(Spatial question items)
────────────────────────────────────────

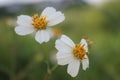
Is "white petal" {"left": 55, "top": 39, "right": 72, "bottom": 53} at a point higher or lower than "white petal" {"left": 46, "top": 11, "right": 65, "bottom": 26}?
lower

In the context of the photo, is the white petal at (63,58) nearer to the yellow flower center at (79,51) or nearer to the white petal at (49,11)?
the yellow flower center at (79,51)

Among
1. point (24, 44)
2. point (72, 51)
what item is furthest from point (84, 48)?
point (24, 44)

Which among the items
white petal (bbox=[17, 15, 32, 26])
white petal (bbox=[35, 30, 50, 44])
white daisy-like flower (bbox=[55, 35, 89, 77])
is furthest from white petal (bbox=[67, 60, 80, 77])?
white petal (bbox=[17, 15, 32, 26])

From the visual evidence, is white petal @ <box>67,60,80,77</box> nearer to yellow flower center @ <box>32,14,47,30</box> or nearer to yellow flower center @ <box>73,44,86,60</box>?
yellow flower center @ <box>73,44,86,60</box>

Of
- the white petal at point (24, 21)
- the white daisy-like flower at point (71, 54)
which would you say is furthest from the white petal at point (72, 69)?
the white petal at point (24, 21)

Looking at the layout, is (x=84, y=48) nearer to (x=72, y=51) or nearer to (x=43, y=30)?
(x=72, y=51)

────────────────────────────────────────

Required task | Output every line of the items above as a JSON list of strings, one string per line. Leave out blank lines and the pictures.

Output of the exercise |
[
  "Is \"white petal\" {\"left\": 55, \"top\": 39, \"right\": 72, \"bottom\": 53} at a point higher or lower than \"white petal\" {\"left\": 46, \"top\": 11, \"right\": 65, \"bottom\": 26}?",
  "lower",
  "In the context of the photo, is the white petal at (63,58) nearer to the yellow flower center at (79,51) or nearer to the white petal at (49,11)?",
  "the yellow flower center at (79,51)",
  "Among",
  "1. point (24, 44)",
  "2. point (72, 51)",
  "what item is furthest from point (84, 48)?",
  "point (24, 44)",
  "Which among the items",
  "white petal (bbox=[17, 15, 32, 26])",
  "white petal (bbox=[35, 30, 50, 44])",
  "white daisy-like flower (bbox=[55, 35, 89, 77])",
  "is furthest from white petal (bbox=[67, 60, 80, 77])?",
  "white petal (bbox=[17, 15, 32, 26])",
  "From the visual evidence, is white petal @ <box>67,60,80,77</box> nearer to yellow flower center @ <box>32,14,47,30</box> or nearer to yellow flower center @ <box>73,44,86,60</box>?",
  "yellow flower center @ <box>73,44,86,60</box>",
  "Of",
  "- the white petal at point (24, 21)",
  "- the white daisy-like flower at point (71, 54)",
  "which would you say is furthest from the white petal at point (72, 69)?",
  "the white petal at point (24, 21)",
  "Looking at the layout, is (x=84, y=48) nearer to (x=72, y=51) or nearer to (x=43, y=30)?",
  "(x=72, y=51)"
]